Very good article from News.com on the impact of 'social tagging' or 'free tagging' or 'folksonomies" on the Web. Wiki definition on tagging can be found here. Put into historical context. I strongly believe many large web services will be impacted by this trend as the scale of Web usage is large enough, both on the fixed Internet (online dating, anyone?) and mobile Internet (as witnessed by the WaveMarket application and other upcoming LBS based tagging services). And what about all those P2P tagging possibilities? And what will be the impact of tagging on The Long Tail? Tagging is all about emerging concepts, discovery, serendipity and emotional/social connecting with others. In my view, the latter aspect is neglected in most discussions on tagging, especially the emotional part of it. Bottom-up tags convey more emotion and identity than top-down categories or indexes. It is in a sense an extension of companies like Autonomy (bottom-up knowledge management) but then human-like and socially more impactful (Kevin Kelly's network effect or Metcalfe's Law). This brings to light some risks: spam and the (necessary) time invested in tagging.
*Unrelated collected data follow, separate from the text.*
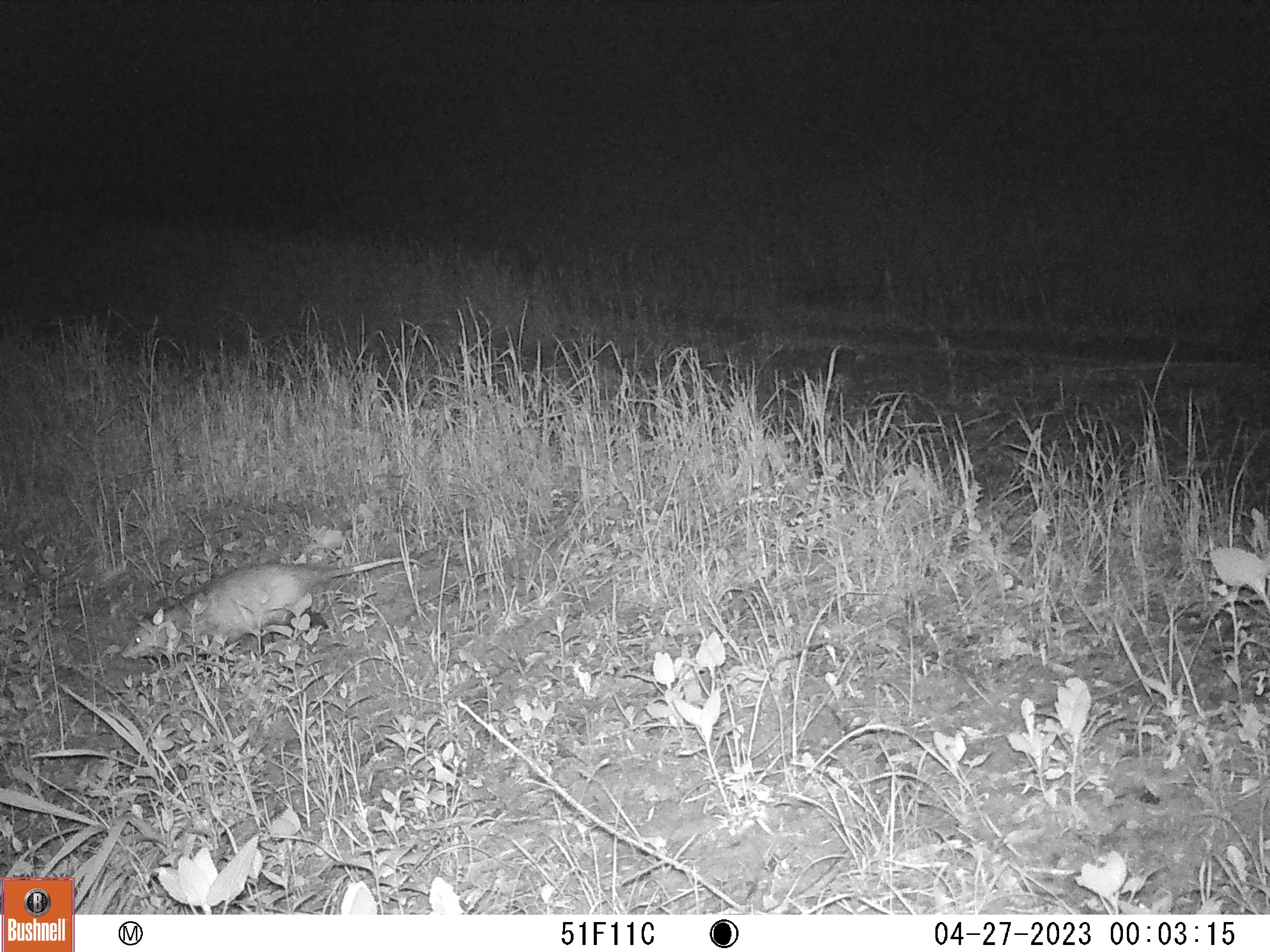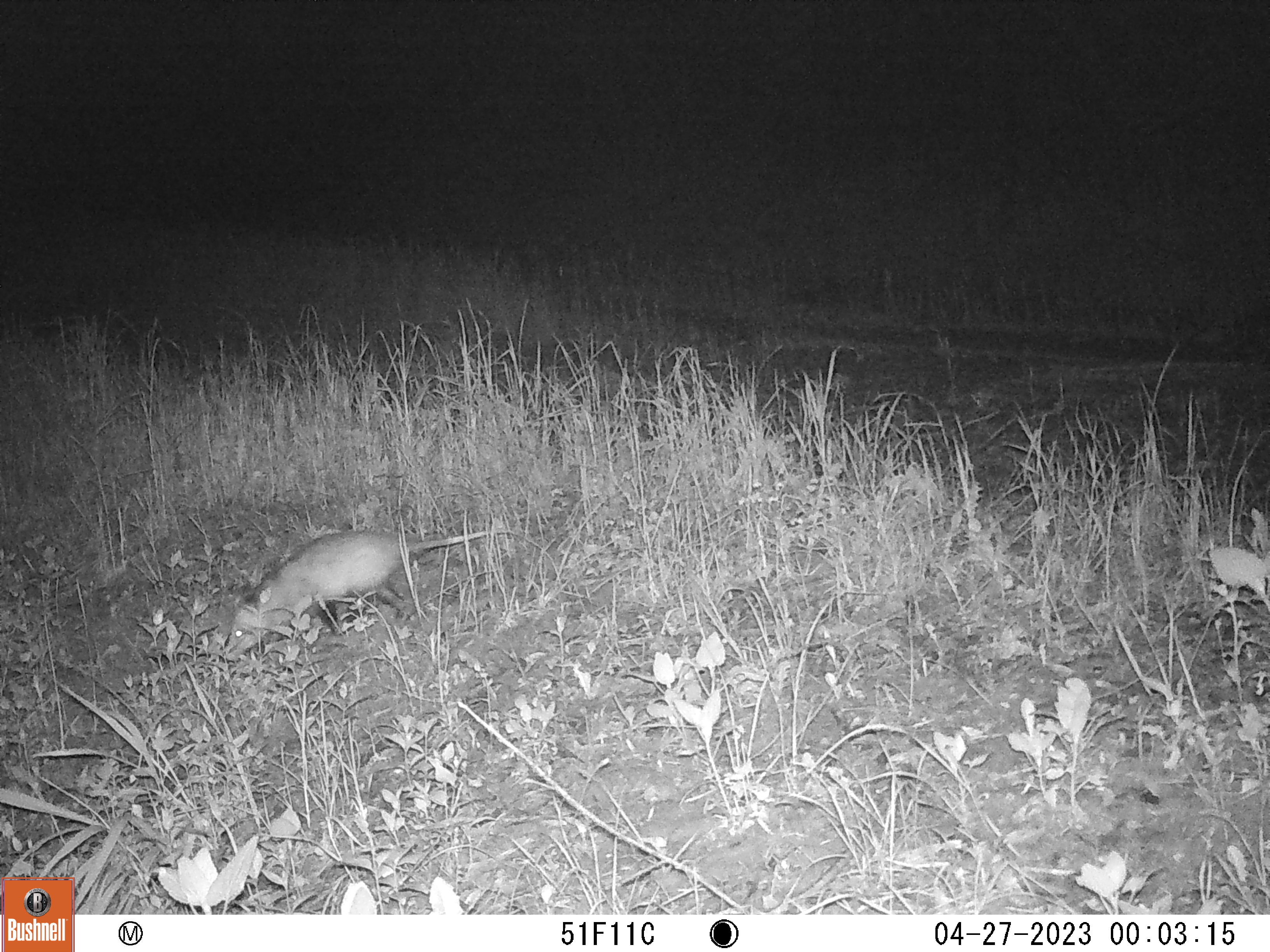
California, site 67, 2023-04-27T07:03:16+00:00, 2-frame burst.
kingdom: Animalia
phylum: Chordata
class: Mammalia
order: Didelphimorphia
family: Didelphidae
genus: Didelphis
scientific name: Didelphis virginiana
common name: virginia opossum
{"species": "virginia opossum (Didelphis virginiana)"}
Highly recommended reading.
"The democratization of information is the real interesting thing about this, said Bob Rosenschein, CEO of GuruNet, an answer search engine. They're messy and noisy and they're not always accurate, but they're people talking about real subjects; and in that manner they have tremendous statistical interest when they get to scale. There's a wisdom of the crowd. The most interesting applications are before us. It's a deceptively simple premise that holds enormous consequences for information management, boosters believe, provided the stars align properly. In addition to Flickr, up-and-coming communities at Wikipedia, Del.icio.us and others have many people pondering the future of free tagging, as some call it."